Excerpts from a spatial dataset:
--------------------------------

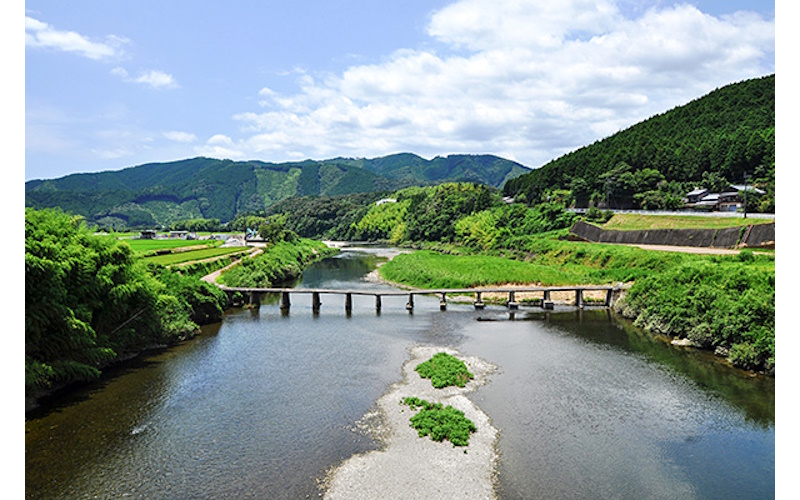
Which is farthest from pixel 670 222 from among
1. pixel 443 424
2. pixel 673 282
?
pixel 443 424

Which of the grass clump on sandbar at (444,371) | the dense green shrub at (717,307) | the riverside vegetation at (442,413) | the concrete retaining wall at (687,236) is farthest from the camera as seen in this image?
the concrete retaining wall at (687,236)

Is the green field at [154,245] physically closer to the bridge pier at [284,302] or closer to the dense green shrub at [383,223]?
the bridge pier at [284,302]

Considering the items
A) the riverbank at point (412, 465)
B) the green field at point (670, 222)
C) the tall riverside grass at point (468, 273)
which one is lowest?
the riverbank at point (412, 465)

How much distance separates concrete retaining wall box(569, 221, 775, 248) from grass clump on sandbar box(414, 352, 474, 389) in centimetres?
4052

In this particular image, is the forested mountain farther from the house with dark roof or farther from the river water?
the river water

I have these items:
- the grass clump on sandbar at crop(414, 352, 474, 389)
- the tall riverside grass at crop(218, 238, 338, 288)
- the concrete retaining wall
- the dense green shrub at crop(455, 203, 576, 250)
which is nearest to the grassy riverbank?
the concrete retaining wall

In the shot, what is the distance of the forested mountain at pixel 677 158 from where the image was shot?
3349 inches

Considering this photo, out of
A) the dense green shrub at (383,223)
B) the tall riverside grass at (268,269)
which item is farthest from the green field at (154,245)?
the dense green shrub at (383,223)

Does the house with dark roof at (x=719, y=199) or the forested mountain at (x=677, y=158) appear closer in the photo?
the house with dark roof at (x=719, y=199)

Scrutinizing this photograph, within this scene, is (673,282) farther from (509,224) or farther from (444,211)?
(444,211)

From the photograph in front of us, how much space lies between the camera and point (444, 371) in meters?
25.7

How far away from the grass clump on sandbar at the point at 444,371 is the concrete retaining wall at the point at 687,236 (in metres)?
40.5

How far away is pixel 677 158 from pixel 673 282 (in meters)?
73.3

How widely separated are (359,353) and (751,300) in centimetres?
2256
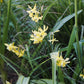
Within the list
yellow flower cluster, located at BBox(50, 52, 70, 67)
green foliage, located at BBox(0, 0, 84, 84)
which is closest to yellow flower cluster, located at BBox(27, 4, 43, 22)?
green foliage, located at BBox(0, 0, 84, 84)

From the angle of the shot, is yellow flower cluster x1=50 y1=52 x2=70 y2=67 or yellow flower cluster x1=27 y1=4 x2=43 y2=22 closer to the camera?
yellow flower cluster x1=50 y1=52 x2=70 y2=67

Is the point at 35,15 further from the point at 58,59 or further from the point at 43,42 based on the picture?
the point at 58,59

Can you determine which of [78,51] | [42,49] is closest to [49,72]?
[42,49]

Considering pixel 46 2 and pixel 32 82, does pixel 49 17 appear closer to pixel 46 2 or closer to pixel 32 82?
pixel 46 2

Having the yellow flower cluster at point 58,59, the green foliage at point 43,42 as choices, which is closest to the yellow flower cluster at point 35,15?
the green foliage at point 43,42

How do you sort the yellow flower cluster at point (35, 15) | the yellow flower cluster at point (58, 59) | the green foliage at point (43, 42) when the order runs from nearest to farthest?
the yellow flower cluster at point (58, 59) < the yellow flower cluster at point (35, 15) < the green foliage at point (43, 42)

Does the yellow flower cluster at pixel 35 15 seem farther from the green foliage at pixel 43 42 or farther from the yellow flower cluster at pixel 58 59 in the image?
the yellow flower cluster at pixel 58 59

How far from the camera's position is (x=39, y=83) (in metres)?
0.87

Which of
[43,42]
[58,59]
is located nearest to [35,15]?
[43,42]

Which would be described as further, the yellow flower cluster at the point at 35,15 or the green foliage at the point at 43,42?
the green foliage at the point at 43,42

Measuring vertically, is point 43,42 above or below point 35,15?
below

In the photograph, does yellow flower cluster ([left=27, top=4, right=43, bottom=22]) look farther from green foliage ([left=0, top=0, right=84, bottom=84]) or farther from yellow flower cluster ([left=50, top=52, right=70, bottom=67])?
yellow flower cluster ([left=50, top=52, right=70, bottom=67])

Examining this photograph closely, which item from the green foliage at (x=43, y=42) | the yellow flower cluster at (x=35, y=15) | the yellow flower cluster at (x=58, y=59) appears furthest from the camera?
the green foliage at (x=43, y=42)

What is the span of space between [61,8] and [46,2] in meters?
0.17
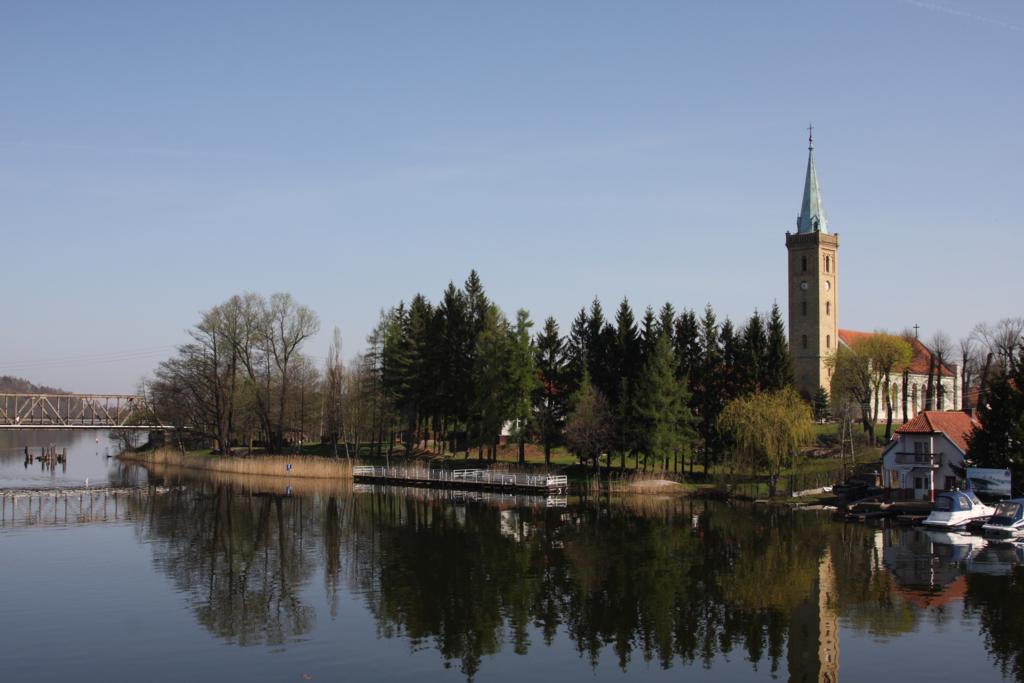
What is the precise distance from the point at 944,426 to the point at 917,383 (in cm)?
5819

--------------------------------

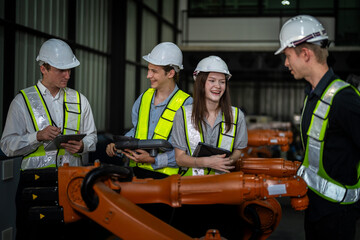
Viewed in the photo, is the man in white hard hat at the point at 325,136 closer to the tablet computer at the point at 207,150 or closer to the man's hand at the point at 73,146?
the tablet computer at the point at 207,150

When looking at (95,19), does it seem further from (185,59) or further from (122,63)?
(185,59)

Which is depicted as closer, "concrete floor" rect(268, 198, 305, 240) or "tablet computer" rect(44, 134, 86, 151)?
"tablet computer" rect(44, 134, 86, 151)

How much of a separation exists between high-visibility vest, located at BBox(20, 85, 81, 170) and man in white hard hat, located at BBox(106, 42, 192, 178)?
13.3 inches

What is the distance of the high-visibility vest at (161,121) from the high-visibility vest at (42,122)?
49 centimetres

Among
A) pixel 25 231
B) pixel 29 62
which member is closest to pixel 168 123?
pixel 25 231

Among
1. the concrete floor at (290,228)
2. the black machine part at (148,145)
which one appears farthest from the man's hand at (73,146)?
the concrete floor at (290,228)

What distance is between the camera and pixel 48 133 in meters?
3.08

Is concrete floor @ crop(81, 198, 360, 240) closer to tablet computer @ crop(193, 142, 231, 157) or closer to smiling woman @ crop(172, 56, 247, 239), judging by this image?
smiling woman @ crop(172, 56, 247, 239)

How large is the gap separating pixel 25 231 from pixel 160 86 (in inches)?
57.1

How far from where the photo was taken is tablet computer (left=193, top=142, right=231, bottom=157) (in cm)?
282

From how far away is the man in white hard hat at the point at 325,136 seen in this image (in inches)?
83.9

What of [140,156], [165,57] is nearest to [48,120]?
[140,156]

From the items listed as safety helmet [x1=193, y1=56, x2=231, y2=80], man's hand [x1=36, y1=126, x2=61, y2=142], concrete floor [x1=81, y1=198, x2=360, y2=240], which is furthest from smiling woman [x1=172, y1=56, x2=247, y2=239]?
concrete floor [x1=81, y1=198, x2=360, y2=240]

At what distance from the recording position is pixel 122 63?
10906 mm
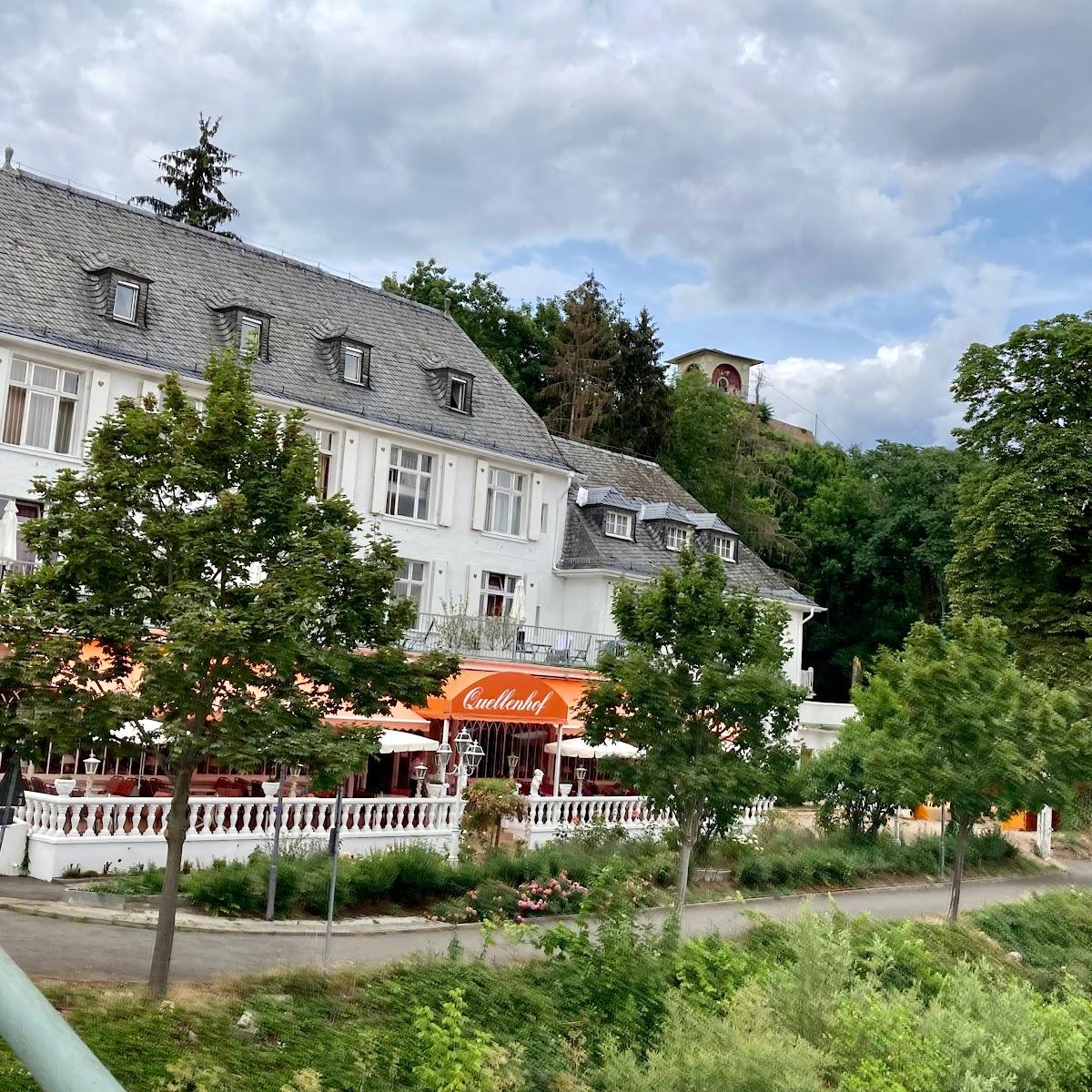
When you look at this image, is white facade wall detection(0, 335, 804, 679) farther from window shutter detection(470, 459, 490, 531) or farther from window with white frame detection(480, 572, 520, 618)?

--------------------------------

→ Job:
Return the records verbatim, from the line containing "How far from where" through the line containing "When you look", both included. Leave the pictures out.

→ Task answer:
How far from where the photo was taken is tablet computer (left=193, top=142, right=231, bottom=157) (in cm)?
282

From how far away is the man in white hard hat at the point at 325,136 seen in this image (in inches)?
83.9

What of [140,156], [165,57] is nearest to [48,120]?
[140,156]

From the items listed as safety helmet [x1=193, y1=56, x2=231, y2=80], man's hand [x1=36, y1=126, x2=61, y2=142], concrete floor [x1=81, y1=198, x2=360, y2=240], which is furthest from smiling woman [x1=172, y1=56, x2=247, y2=239]?
concrete floor [x1=81, y1=198, x2=360, y2=240]

At what distance from the recording position is pixel 122 63?
10906 mm
When you look at this image, is white facade wall detection(0, 335, 804, 679) farther from window shutter detection(470, 459, 490, 531) or farther from window with white frame detection(480, 572, 520, 618)?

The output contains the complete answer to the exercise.